Monday, June 20, 2005

Towel Paper Towel

The above title brought to you by Mr. Tommy Inthavongsa.

I have officially been mostly awake for over 18 hours. I'm starting to see tracers and shit. Free acid trip. Yay.

*Sigh*

You had to know I was gonna talk about father's day.

But before we go into that, I have to tell all of you about the fantastic hair-cut I got at Suzy Kwan's place. Suzy was on vacation, so I had a possibly homosexual male in a Hawaiin shirt. He spoke english. I could actually explain what I wanted done, instead of making loud exclamations and using vague hand gestures. Sorry Suzy. Thanks possible gay hair-dresser, who we shall call....ah, Fred. Thanks, Fred. (Think B-52's)

So there was a light-hearted rant.

So I went to talk with my father, today. It's been awhile since I've gone to talk to him. It was funny telling him all about the film we're working on, since it's based on all the films he never understood why I was obsessed with. I told him how I remembered the time he went to Radio Shack (back in the day, there was no Blockbuster) and rented Moscow on the Hudson. I'd already seen it and wanted something bloody. My mom drove me into town to exchange it, and I cried on the way. I felt like I had really hurt my dad and made him feel like I didn't love him. My mom just kinda laughed and smiled at me and assured me that he knew how much I loved him. I'm sure they both discussed and giggled about it that night. But I always think back to that day and it helps me realize just how much he loved me and I loved him. Looking at that grave with his name/my name makes me want to do something to make him proud.
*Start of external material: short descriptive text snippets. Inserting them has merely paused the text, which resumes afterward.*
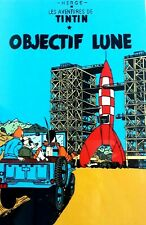 """Lacquer Herge Art Tintin Destination Moon Objectif Lune Wall Hanging 11 7/8"""""""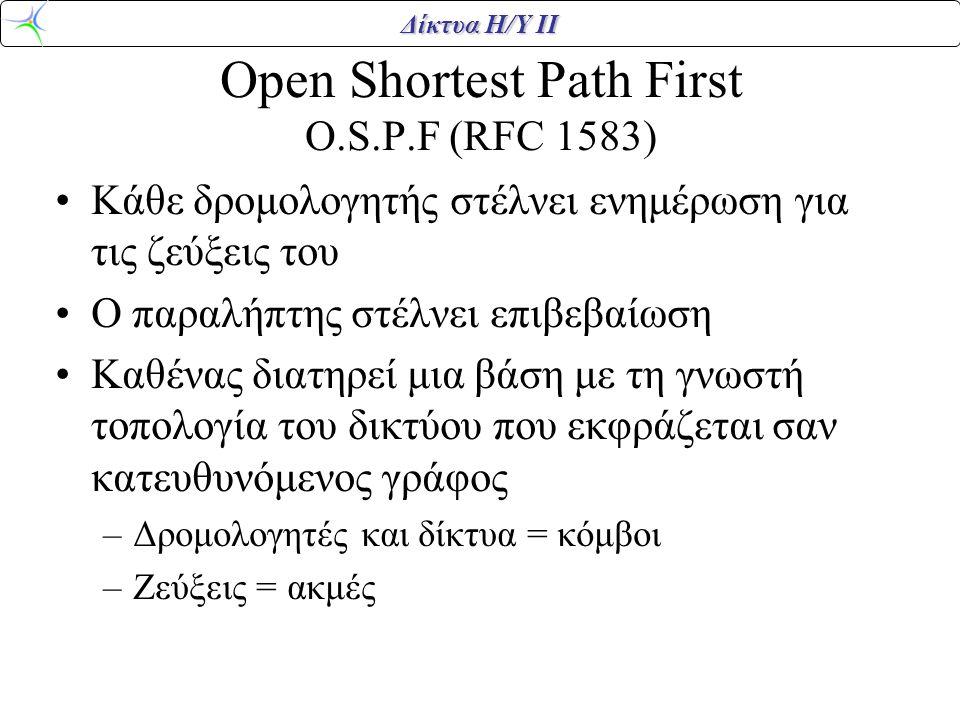Δίκτυα Η/Υ ΙΙ Open Shortest Path First O.S.P.F (RFC 1583) Κάθε δρομολογητής στέλνει ενημέρωση για τις ζεύξεις του Ο παραλήπτης στέλνει επιβεβαίωση Καθ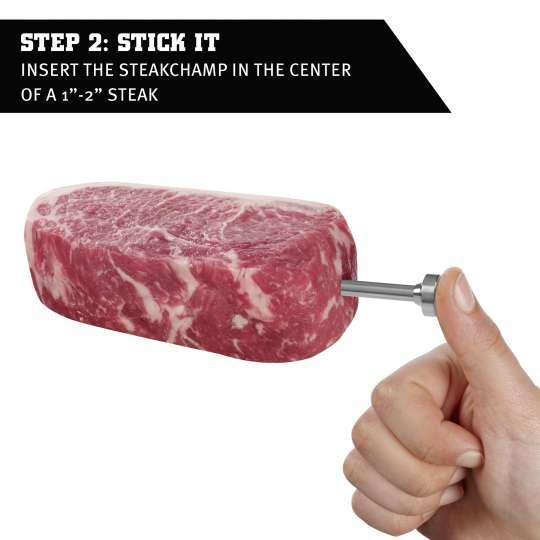 Einsetzen des Steak-Thermometers.jpg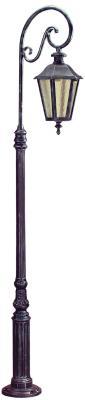 Pole Lantern Nr.2144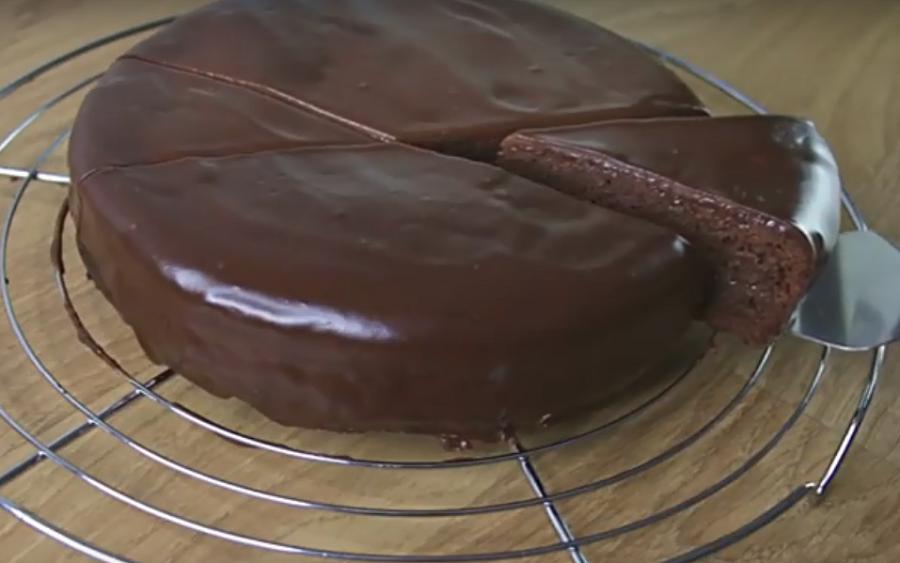 Лучший шоколадный торт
Fuck. I'm rambling. Pardon me while I go to obvious mode:

Just respect your parents. They may be annoying and pressure you or they may not even try. But that's the only set you'll ever have. Once they're gone, you'll never be able to have that type of love, again. And there's nothing like that in the world.

Fuck. I need to call my mom. Shit. She's in Australia. Dammit.

One thing I'm starting to realize is that I can't let go of her...the...M-word. God, just please let me not think of Mikki for one fucking day. That's my main problem.

BTW, Did you know I had to teach myself to shave my face and I still suck at it? Did you know that I just can't seem to let go of her? Did you know that I hate myself for that? Did you know that I wish I could change the past?

I spent some time thinking about what I really want. Need.

And I have no fucking clue, anymore. I'm just gonna exist. At least I have hobbies and shit to keep me occupied, while I patiently wait for someone to fill the role of "soul mate"/"white wolf".

I suppose that's enough boring introspective crap for today.

*he stares into the darkness of the sky and dreams of being able to sigh with contentment*

Nix says: Seriously, siblings that don't appreciate what they have should spend just 30 minutes at JB Cemetary on Father's Day. Just watch.

1 Comments:

Blogger Scott said...

Sounds like you had a fun time with them.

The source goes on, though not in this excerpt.